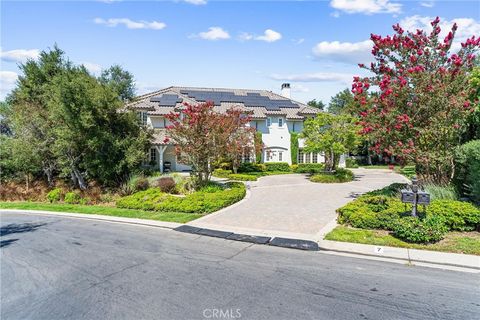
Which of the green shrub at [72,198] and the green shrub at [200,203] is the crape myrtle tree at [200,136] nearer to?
the green shrub at [200,203]

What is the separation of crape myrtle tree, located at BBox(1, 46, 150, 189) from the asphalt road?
38.7 ft

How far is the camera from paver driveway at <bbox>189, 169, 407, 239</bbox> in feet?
36.1

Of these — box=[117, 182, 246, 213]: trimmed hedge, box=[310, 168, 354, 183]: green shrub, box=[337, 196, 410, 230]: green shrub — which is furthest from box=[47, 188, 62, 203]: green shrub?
box=[337, 196, 410, 230]: green shrub

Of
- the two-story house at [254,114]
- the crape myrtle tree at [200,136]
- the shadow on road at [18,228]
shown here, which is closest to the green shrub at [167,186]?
the crape myrtle tree at [200,136]

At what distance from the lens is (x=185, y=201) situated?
1498cm

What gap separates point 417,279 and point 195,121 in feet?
42.8

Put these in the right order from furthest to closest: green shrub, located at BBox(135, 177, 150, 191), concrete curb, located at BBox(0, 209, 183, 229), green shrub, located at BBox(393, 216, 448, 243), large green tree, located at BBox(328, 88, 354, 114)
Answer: large green tree, located at BBox(328, 88, 354, 114) → green shrub, located at BBox(135, 177, 150, 191) → concrete curb, located at BBox(0, 209, 183, 229) → green shrub, located at BBox(393, 216, 448, 243)

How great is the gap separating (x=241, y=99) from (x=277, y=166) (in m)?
9.04

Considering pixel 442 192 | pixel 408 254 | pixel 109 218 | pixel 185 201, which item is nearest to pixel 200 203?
pixel 185 201

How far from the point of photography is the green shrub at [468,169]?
33.1 ft

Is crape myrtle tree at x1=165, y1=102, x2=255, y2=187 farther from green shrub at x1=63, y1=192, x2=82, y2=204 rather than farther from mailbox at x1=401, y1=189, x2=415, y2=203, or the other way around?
mailbox at x1=401, y1=189, x2=415, y2=203

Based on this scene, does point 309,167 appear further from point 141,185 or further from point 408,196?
point 408,196

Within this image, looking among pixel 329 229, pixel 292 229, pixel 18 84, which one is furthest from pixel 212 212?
pixel 18 84

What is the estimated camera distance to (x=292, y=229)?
10.8m
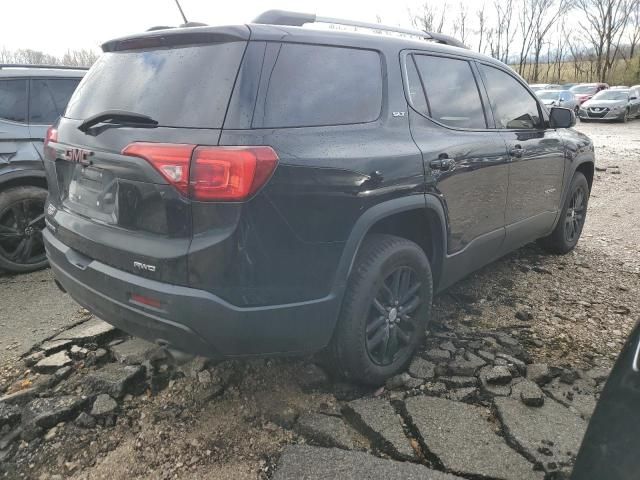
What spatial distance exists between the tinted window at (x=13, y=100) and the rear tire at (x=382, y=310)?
3.55 m

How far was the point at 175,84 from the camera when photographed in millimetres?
2205

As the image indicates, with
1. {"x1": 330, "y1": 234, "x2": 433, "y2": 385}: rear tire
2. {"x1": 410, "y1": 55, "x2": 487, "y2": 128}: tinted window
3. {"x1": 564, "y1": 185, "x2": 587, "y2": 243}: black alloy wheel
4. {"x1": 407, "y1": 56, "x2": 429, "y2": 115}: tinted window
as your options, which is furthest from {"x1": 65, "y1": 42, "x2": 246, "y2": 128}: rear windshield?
{"x1": 564, "y1": 185, "x2": 587, "y2": 243}: black alloy wheel

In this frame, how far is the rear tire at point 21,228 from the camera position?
14.1 ft

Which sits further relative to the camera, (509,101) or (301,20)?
(509,101)

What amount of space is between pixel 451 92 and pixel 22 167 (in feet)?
11.8

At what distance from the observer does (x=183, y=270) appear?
2.04m

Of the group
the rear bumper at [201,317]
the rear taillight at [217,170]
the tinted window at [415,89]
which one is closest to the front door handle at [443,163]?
the tinted window at [415,89]

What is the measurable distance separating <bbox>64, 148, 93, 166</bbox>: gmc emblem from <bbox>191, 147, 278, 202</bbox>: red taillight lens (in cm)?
69

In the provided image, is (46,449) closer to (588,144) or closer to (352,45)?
(352,45)

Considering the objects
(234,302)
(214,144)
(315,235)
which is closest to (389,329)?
(315,235)

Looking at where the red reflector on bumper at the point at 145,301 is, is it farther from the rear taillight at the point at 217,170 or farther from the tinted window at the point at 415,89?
the tinted window at the point at 415,89

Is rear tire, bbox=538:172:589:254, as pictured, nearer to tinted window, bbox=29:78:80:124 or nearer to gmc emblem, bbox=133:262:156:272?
gmc emblem, bbox=133:262:156:272

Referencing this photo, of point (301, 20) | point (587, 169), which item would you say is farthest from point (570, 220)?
point (301, 20)

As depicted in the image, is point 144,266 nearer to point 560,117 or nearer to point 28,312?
point 28,312
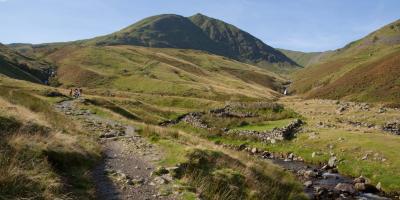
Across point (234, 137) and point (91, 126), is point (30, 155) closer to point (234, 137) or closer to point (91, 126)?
point (91, 126)

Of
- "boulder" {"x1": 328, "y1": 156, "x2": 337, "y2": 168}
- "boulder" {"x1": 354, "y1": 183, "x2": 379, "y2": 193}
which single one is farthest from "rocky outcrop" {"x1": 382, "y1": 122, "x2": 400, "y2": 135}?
"boulder" {"x1": 354, "y1": 183, "x2": 379, "y2": 193}

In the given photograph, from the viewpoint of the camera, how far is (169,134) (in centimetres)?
3878

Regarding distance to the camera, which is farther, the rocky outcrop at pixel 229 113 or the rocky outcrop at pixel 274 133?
the rocky outcrop at pixel 229 113

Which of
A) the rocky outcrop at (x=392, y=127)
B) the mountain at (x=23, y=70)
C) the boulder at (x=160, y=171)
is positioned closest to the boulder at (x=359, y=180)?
the boulder at (x=160, y=171)

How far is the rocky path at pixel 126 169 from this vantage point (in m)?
18.0

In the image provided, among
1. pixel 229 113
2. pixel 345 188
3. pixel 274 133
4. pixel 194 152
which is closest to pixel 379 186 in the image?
pixel 345 188

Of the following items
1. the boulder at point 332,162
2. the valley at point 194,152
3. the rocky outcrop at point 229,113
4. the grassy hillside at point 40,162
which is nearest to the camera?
the grassy hillside at point 40,162

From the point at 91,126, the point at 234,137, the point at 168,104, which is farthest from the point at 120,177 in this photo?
the point at 168,104

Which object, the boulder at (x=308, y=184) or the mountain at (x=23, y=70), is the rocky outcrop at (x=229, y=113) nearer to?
the boulder at (x=308, y=184)

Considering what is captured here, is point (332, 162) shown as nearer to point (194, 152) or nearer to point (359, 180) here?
point (359, 180)

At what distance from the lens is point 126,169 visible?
74.3ft

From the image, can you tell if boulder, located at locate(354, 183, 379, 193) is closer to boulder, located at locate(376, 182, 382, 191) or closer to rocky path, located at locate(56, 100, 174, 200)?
boulder, located at locate(376, 182, 382, 191)

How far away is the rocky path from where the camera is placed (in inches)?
709

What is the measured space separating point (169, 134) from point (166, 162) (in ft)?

■ ■ ■ ■ ■

# Exercise prompt
Reproduce all of the material above word for word, leaving out the pictures.

# Expected output
Which of the green shrub at [72,198] and the green shrub at [200,203] is the crape myrtle tree at [200,136] nearer to?
the green shrub at [200,203]

What is the separation of crape myrtle tree, located at BBox(1, 46, 150, 189) from the asphalt road?
38.7 ft

How far is the camera from paver driveway at <bbox>189, 169, 407, 239</bbox> in feet?
36.1

Of these — box=[117, 182, 246, 213]: trimmed hedge, box=[310, 168, 354, 183]: green shrub, box=[337, 196, 410, 230]: green shrub — which is furthest from box=[47, 188, 62, 203]: green shrub?
box=[337, 196, 410, 230]: green shrub

Of
- the two-story house at [254,114]
- the crape myrtle tree at [200,136]
- the shadow on road at [18,228]
shown here, which is closest to the green shrub at [167,186]?
the crape myrtle tree at [200,136]

At what distance from the lens is (x=185, y=201) situated?
1498cm

What gap separates point 417,279 and point 195,121 in feet?
42.8

Put these in the right order from furthest to closest: green shrub, located at BBox(135, 177, 150, 191), concrete curb, located at BBox(0, 209, 183, 229), green shrub, located at BBox(393, 216, 448, 243), large green tree, located at BBox(328, 88, 354, 114)
Answer: large green tree, located at BBox(328, 88, 354, 114) → green shrub, located at BBox(135, 177, 150, 191) → concrete curb, located at BBox(0, 209, 183, 229) → green shrub, located at BBox(393, 216, 448, 243)

How great is the gap separating (x=241, y=99) from (x=277, y=166) (in m)?
9.04

Considering pixel 442 192 | pixel 408 254 | pixel 109 218 | pixel 185 201, which item is nearest to pixel 200 203?
pixel 185 201

How far from the point of photography is the green shrub at [468,169]?
33.1 ft

Is crape myrtle tree at x1=165, y1=102, x2=255, y2=187 farther from green shrub at x1=63, y1=192, x2=82, y2=204 rather than farther from mailbox at x1=401, y1=189, x2=415, y2=203, or the other way around?
mailbox at x1=401, y1=189, x2=415, y2=203

Based on this scene, does point 309,167 appear further from point 141,185 or further from point 408,196?
point 408,196

Within this image, looking among pixel 329 229, pixel 292 229, pixel 18 84, which one is furthest from pixel 212 212?
pixel 18 84

What is the estimated camera distance to (x=292, y=229)?
10.8m
What spatial distance exists between the tinted window at (x=13, y=100) and the rear tire at (x=382, y=310)?
3.55 m

How far was the point at 175,84 from the camera when photographed in millimetres?
2205

As the image indicates, with
1. {"x1": 330, "y1": 234, "x2": 433, "y2": 385}: rear tire
2. {"x1": 410, "y1": 55, "x2": 487, "y2": 128}: tinted window
3. {"x1": 564, "y1": 185, "x2": 587, "y2": 243}: black alloy wheel
4. {"x1": 407, "y1": 56, "x2": 429, "y2": 115}: tinted window
as your options, which is furthest from {"x1": 65, "y1": 42, "x2": 246, "y2": 128}: rear windshield?
{"x1": 564, "y1": 185, "x2": 587, "y2": 243}: black alloy wheel

In this frame, how far is the rear tire at point 21,228 from the camera position?
14.1 ft

Which sits further relative to the camera, (509,101) or (301,20)?
(509,101)

What amount of space is between pixel 451 92 and pixel 22 167 (in feet)?
11.8

At what distance from the observer does (x=183, y=270) appear?
2.04m

Of the group
the rear bumper at [201,317]
the rear taillight at [217,170]
the tinted window at [415,89]
which one is closest to the front door handle at [443,163]?
the tinted window at [415,89]

What is the measurable distance separating <bbox>64, 148, 93, 166</bbox>: gmc emblem from <bbox>191, 147, 278, 202</bbox>: red taillight lens (in cm)?
69

In the provided image, is (46,449) closer to (588,144) or closer to (352,45)?
(352,45)

Considering the objects
(234,302)
(214,144)
(315,235)
which is closest to (389,329)?
(315,235)

Looking at where the red reflector on bumper at the point at 145,301 is, is it farther from the rear taillight at the point at 217,170 or farther from the tinted window at the point at 415,89?
the tinted window at the point at 415,89

Is rear tire, bbox=538:172:589:254, as pictured, nearer to tinted window, bbox=29:78:80:124 or nearer to gmc emblem, bbox=133:262:156:272?
gmc emblem, bbox=133:262:156:272

Referencing this photo, of point (301, 20) | point (587, 169), which item would you say is farthest from point (570, 220)?
point (301, 20)

As depicted in the image, is point 144,266 nearer to point 560,117 or nearer to point 28,312?
point 28,312
Across point (234, 137) and point (91, 126), is point (30, 155) closer to point (234, 137) or closer to point (91, 126)?
point (91, 126)

Of
- "boulder" {"x1": 328, "y1": 156, "x2": 337, "y2": 168}
- "boulder" {"x1": 354, "y1": 183, "x2": 379, "y2": 193}
which single one is farthest from "rocky outcrop" {"x1": 382, "y1": 122, "x2": 400, "y2": 135}?
"boulder" {"x1": 354, "y1": 183, "x2": 379, "y2": 193}

In the given photograph, from the viewpoint of the camera, how far is (169,134) (in centimetres)?
3878

Regarding distance to the camera, which is farther, the rocky outcrop at pixel 229 113 or the rocky outcrop at pixel 274 133?
the rocky outcrop at pixel 229 113

Which of
A) the rocky outcrop at (x=392, y=127)
B) the mountain at (x=23, y=70)
C) the boulder at (x=160, y=171)
is positioned closest to the boulder at (x=359, y=180)?
the boulder at (x=160, y=171)

How far is the rocky path at pixel 126 169 from this vantage point (in m)?
18.0

In the image provided, among
1. pixel 229 113
2. pixel 345 188
3. pixel 274 133
4. pixel 194 152
which is closest to pixel 379 186 in the image?
pixel 345 188

Of the following items
1. the boulder at point 332,162
2. the valley at point 194,152
3. the rocky outcrop at point 229,113
4. the grassy hillside at point 40,162
which is nearest to the camera?
the grassy hillside at point 40,162

From the point at 91,126, the point at 234,137, the point at 168,104, which is farthest from the point at 120,177 in this photo?
the point at 168,104

Which object, the boulder at (x=308, y=184) or the mountain at (x=23, y=70), is the rocky outcrop at (x=229, y=113) nearer to?
the boulder at (x=308, y=184)

Considering what is captured here, is point (332, 162) shown as nearer to point (194, 152) or nearer to point (359, 180) here?
point (359, 180)

At what distance from the lens is point 126,169 visible?
74.3ft

From the image, can you tell if boulder, located at locate(354, 183, 379, 193) is closer to boulder, located at locate(376, 182, 382, 191) or closer to rocky path, located at locate(56, 100, 174, 200)?
boulder, located at locate(376, 182, 382, 191)

How far away is the rocky path from where the camera is placed (in inches)?
709

What is the measured space separating point (169, 134) from point (166, 162) (in ft)?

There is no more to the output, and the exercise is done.